▶ _To do_
Determine how many lines in the rows below contain the string "situated", treating uppercase and lowercase as distinct, and state only that number.

------ Input for this task

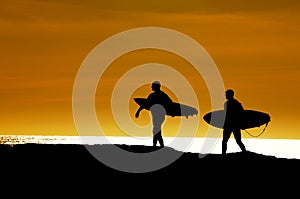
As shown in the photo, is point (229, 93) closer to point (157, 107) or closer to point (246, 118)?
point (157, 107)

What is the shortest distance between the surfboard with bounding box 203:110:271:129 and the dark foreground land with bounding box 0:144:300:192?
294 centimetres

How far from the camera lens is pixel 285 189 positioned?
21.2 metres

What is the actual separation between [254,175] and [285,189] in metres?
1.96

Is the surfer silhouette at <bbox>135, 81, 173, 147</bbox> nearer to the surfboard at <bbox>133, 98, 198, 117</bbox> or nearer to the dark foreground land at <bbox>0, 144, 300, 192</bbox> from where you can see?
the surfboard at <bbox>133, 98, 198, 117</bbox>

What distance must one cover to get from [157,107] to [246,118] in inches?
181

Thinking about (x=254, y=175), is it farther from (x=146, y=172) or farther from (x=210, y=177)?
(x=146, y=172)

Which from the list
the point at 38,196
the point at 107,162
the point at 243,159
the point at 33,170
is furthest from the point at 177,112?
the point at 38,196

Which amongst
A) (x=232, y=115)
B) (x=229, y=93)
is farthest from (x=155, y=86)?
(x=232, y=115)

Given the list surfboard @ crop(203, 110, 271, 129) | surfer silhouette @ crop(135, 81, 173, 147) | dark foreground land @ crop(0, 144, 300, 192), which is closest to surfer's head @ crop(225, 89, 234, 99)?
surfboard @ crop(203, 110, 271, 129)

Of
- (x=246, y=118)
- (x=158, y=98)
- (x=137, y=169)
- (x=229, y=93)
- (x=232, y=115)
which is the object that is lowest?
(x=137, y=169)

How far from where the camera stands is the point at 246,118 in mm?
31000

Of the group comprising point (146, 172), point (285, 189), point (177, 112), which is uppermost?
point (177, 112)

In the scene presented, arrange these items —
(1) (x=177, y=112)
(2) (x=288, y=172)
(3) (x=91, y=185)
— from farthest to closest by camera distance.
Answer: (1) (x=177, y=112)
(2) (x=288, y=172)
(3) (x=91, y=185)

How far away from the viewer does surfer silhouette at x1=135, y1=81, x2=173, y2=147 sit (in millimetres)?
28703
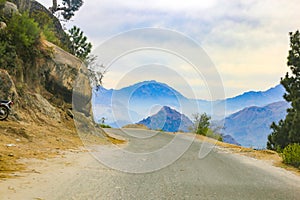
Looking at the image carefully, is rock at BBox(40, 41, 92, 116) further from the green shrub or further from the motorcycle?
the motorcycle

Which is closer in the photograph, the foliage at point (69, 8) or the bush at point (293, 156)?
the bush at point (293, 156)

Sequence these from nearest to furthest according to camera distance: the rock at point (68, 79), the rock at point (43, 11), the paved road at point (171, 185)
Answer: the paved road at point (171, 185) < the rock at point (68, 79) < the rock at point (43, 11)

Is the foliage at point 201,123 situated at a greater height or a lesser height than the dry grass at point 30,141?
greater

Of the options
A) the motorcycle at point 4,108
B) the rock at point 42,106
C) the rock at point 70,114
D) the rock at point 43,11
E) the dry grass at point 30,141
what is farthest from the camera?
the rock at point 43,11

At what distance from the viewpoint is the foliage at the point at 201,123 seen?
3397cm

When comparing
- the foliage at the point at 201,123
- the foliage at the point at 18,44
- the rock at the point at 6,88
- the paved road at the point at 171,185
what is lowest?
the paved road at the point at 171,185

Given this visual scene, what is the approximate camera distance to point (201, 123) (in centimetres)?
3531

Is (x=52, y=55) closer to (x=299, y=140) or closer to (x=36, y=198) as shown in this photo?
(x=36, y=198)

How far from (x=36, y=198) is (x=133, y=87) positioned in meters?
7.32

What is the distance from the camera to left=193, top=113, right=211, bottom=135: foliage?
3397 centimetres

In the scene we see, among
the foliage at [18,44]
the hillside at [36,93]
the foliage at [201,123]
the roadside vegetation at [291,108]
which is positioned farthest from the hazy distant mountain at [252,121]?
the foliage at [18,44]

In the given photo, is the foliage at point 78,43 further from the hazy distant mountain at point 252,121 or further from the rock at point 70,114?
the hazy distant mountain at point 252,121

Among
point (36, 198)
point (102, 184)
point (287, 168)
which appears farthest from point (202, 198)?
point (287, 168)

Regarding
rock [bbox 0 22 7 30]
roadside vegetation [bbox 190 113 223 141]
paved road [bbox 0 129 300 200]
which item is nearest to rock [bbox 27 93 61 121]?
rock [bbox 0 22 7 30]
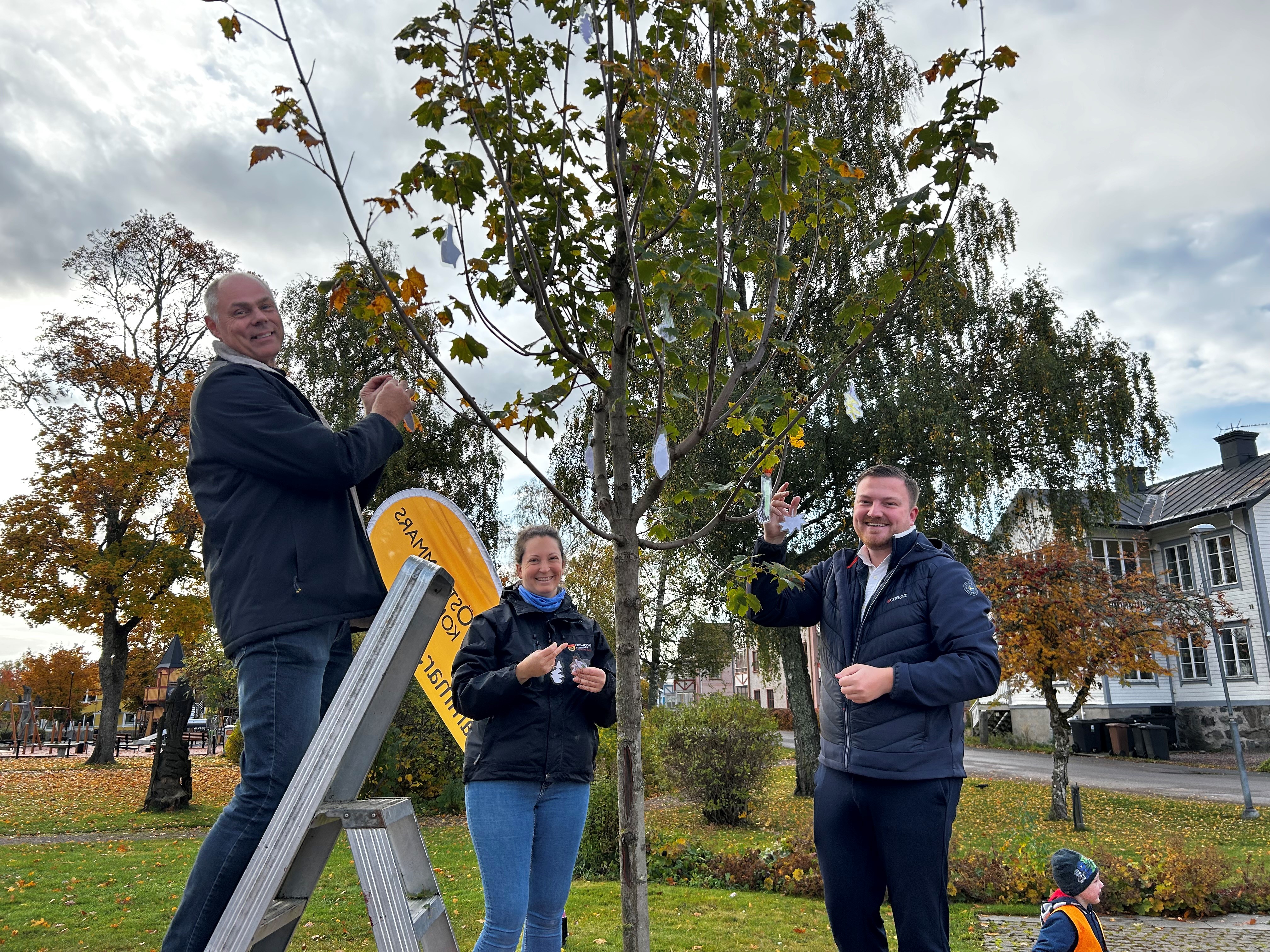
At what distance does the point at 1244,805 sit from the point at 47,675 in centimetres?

------------
------ Input for this task

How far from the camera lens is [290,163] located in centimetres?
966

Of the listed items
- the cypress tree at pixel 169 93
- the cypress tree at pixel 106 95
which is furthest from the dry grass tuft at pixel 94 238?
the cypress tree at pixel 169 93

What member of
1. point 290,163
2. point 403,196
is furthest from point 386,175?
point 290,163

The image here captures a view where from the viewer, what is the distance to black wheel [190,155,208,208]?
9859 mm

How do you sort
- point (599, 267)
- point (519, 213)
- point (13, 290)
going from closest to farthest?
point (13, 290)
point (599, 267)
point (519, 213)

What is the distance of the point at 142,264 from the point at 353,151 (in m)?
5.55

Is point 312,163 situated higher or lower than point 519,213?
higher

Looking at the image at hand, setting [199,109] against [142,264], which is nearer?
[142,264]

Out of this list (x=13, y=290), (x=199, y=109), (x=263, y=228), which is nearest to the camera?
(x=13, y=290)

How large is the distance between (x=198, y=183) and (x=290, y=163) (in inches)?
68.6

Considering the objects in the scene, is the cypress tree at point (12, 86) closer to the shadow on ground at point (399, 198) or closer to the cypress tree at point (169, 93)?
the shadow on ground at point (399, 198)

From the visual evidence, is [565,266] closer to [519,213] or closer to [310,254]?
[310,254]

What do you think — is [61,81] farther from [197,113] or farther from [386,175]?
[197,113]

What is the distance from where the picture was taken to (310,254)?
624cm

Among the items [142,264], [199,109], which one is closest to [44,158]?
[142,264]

------------
------ Input for this task

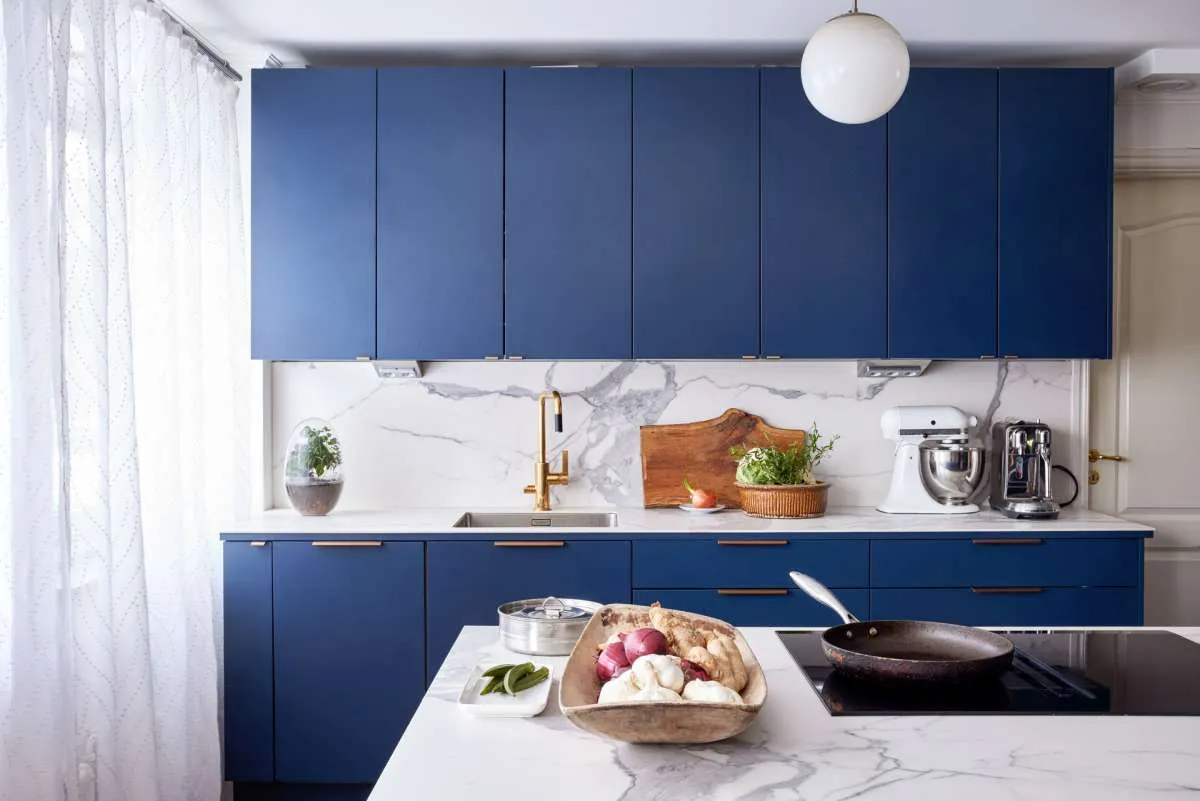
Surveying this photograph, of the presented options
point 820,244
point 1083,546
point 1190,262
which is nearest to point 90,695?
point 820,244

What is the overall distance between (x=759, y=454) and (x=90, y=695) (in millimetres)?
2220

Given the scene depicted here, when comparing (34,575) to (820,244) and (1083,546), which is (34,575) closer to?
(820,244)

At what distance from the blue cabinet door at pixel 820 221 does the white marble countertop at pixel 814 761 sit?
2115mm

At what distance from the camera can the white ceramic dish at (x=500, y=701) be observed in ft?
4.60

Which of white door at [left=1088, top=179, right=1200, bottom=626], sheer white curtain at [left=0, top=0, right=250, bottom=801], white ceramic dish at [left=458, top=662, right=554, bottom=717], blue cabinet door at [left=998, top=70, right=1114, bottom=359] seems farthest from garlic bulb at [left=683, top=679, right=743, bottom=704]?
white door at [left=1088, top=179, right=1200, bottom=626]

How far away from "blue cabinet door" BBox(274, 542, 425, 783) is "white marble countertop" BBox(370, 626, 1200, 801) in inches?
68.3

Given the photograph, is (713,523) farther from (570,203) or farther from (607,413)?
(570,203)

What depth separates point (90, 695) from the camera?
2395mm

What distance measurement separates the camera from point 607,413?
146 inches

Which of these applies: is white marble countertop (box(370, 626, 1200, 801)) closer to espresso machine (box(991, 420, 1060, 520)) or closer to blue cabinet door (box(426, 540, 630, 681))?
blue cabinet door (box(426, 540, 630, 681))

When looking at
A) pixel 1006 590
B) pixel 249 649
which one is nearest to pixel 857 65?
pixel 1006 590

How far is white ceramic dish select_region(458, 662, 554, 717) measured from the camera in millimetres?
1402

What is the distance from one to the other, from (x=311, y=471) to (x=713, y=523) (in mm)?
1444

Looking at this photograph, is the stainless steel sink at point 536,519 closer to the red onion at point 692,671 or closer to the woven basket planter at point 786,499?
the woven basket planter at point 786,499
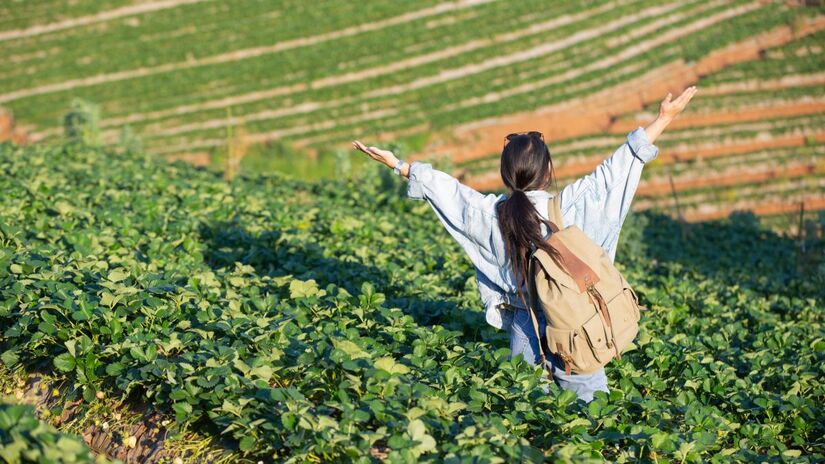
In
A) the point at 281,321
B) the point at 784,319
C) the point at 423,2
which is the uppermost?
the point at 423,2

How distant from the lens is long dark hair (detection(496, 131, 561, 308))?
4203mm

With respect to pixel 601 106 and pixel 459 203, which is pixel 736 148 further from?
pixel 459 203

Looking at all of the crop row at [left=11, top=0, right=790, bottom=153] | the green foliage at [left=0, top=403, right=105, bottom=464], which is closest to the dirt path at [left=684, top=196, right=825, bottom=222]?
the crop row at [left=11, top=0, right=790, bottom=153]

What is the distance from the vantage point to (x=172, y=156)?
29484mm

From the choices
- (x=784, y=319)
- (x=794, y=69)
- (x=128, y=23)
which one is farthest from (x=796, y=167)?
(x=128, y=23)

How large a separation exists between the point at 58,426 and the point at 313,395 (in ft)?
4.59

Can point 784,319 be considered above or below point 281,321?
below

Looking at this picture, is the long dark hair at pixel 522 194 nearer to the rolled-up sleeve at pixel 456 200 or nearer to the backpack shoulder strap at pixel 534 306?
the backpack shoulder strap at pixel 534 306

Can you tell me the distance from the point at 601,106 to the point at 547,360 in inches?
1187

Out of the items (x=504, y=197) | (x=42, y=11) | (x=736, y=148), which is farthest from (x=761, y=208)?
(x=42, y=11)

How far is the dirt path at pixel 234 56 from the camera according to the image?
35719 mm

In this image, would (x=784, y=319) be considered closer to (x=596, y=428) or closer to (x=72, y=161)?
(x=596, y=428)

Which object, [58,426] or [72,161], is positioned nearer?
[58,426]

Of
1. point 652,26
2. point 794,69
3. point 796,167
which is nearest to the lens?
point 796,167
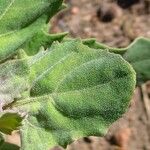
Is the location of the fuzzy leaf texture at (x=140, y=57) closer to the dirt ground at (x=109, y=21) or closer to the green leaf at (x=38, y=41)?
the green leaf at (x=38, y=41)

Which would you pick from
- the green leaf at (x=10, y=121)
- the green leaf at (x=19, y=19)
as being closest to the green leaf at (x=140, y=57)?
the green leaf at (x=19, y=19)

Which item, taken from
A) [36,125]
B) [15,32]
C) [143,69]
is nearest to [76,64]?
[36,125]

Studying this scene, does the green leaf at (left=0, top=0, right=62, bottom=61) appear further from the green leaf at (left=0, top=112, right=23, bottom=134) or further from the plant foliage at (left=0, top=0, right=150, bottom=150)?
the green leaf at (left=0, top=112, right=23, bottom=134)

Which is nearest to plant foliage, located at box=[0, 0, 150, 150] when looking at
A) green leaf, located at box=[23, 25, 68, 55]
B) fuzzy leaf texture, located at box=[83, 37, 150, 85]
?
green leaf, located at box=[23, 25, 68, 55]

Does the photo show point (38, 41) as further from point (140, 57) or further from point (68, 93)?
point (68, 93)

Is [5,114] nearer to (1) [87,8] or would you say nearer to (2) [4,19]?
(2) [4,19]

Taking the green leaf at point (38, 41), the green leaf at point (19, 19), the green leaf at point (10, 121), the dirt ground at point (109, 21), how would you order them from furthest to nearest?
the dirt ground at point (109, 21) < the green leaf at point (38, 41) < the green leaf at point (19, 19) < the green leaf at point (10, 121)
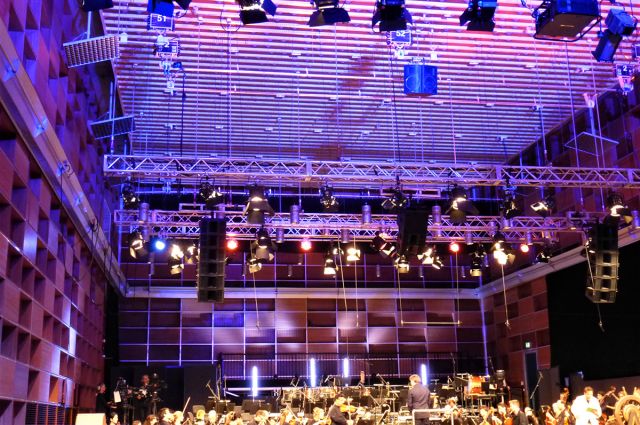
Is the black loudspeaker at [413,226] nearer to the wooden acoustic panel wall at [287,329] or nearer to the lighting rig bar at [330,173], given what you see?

------------

▶ _Result of this exercise_
2